Toplam satış azaldı, yabancıya satış arttı
Türkiye İstatistik Kurumu’nun (TÜİK) Haziran 2021 konut satış verilerine göre, Ocak-Haziran döneminde toplam konut satışları yüzde 11,5 azalırken, yabancıya satışlar yüzde 44 arttı. İlk altı ayda yabancılara 20 bin 488 konut satıldı. Yabancılara yapılan konut satışları bir önceki yılın haziran ayına göre ise, yüzde 185,3 artarak rekor kırdı.
Peki, Türkiye’de ev satın almaya olan bu yoğun ilginin sebebi ne?
Uzmanlara göre, en önemli etken Türk Lirası’ndaki değer kaybı nedeniyle, konut fiyatlarının çok cazip hale gelmesi…

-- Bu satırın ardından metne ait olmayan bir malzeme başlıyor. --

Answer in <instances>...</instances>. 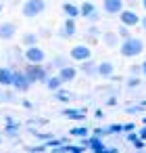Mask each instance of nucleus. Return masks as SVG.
<instances>
[{
    "label": "nucleus",
    "instance_id": "obj_7",
    "mask_svg": "<svg viewBox=\"0 0 146 153\" xmlns=\"http://www.w3.org/2000/svg\"><path fill=\"white\" fill-rule=\"evenodd\" d=\"M13 84H15L19 90H27V88H29V78H27V74H15Z\"/></svg>",
    "mask_w": 146,
    "mask_h": 153
},
{
    "label": "nucleus",
    "instance_id": "obj_15",
    "mask_svg": "<svg viewBox=\"0 0 146 153\" xmlns=\"http://www.w3.org/2000/svg\"><path fill=\"white\" fill-rule=\"evenodd\" d=\"M63 11L67 13V17H77V15H79V9H77L75 4H69V2L63 4Z\"/></svg>",
    "mask_w": 146,
    "mask_h": 153
},
{
    "label": "nucleus",
    "instance_id": "obj_18",
    "mask_svg": "<svg viewBox=\"0 0 146 153\" xmlns=\"http://www.w3.org/2000/svg\"><path fill=\"white\" fill-rule=\"evenodd\" d=\"M23 42L25 44H36L38 38H36V34H27V36H23Z\"/></svg>",
    "mask_w": 146,
    "mask_h": 153
},
{
    "label": "nucleus",
    "instance_id": "obj_28",
    "mask_svg": "<svg viewBox=\"0 0 146 153\" xmlns=\"http://www.w3.org/2000/svg\"><path fill=\"white\" fill-rule=\"evenodd\" d=\"M0 11H2V7H0Z\"/></svg>",
    "mask_w": 146,
    "mask_h": 153
},
{
    "label": "nucleus",
    "instance_id": "obj_25",
    "mask_svg": "<svg viewBox=\"0 0 146 153\" xmlns=\"http://www.w3.org/2000/svg\"><path fill=\"white\" fill-rule=\"evenodd\" d=\"M140 136H142V138L146 140V130H142V132H140Z\"/></svg>",
    "mask_w": 146,
    "mask_h": 153
},
{
    "label": "nucleus",
    "instance_id": "obj_19",
    "mask_svg": "<svg viewBox=\"0 0 146 153\" xmlns=\"http://www.w3.org/2000/svg\"><path fill=\"white\" fill-rule=\"evenodd\" d=\"M86 132H88L86 128H73L71 130V134H75V136H86Z\"/></svg>",
    "mask_w": 146,
    "mask_h": 153
},
{
    "label": "nucleus",
    "instance_id": "obj_9",
    "mask_svg": "<svg viewBox=\"0 0 146 153\" xmlns=\"http://www.w3.org/2000/svg\"><path fill=\"white\" fill-rule=\"evenodd\" d=\"M15 36V25L13 23H2L0 25V38L2 40H11Z\"/></svg>",
    "mask_w": 146,
    "mask_h": 153
},
{
    "label": "nucleus",
    "instance_id": "obj_6",
    "mask_svg": "<svg viewBox=\"0 0 146 153\" xmlns=\"http://www.w3.org/2000/svg\"><path fill=\"white\" fill-rule=\"evenodd\" d=\"M121 23L123 25H136V23H140V17L131 11H121Z\"/></svg>",
    "mask_w": 146,
    "mask_h": 153
},
{
    "label": "nucleus",
    "instance_id": "obj_24",
    "mask_svg": "<svg viewBox=\"0 0 146 153\" xmlns=\"http://www.w3.org/2000/svg\"><path fill=\"white\" fill-rule=\"evenodd\" d=\"M140 23H142V25H144V30H146V17H142V19H140Z\"/></svg>",
    "mask_w": 146,
    "mask_h": 153
},
{
    "label": "nucleus",
    "instance_id": "obj_20",
    "mask_svg": "<svg viewBox=\"0 0 146 153\" xmlns=\"http://www.w3.org/2000/svg\"><path fill=\"white\" fill-rule=\"evenodd\" d=\"M106 42H109V46H115V44H117V38H115V34H106Z\"/></svg>",
    "mask_w": 146,
    "mask_h": 153
},
{
    "label": "nucleus",
    "instance_id": "obj_3",
    "mask_svg": "<svg viewBox=\"0 0 146 153\" xmlns=\"http://www.w3.org/2000/svg\"><path fill=\"white\" fill-rule=\"evenodd\" d=\"M29 82H46V71L40 67V63H32L27 69H25Z\"/></svg>",
    "mask_w": 146,
    "mask_h": 153
},
{
    "label": "nucleus",
    "instance_id": "obj_4",
    "mask_svg": "<svg viewBox=\"0 0 146 153\" xmlns=\"http://www.w3.org/2000/svg\"><path fill=\"white\" fill-rule=\"evenodd\" d=\"M25 59H27L29 63H42V61L46 59V55H44L42 48H38V46H29V48L25 51Z\"/></svg>",
    "mask_w": 146,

Türkiye’de son beş yılda dolar kuru 3,5 TL’den 8,5 TL’ye çıkarak tarihi zirveyi gördü. Euro kuru da aynı dönemde 4 TL seviyelerinden bugün 10 TL’nin üzerine çıkmış durumda. Türk Lirası’ndaki bu tarihi değer kaybı, gerek kent içlerindeki gerekse turizm bölgelerindeki lüks evleri yabancılar için ‘kolay ulaşılabilir’ hale getirdi.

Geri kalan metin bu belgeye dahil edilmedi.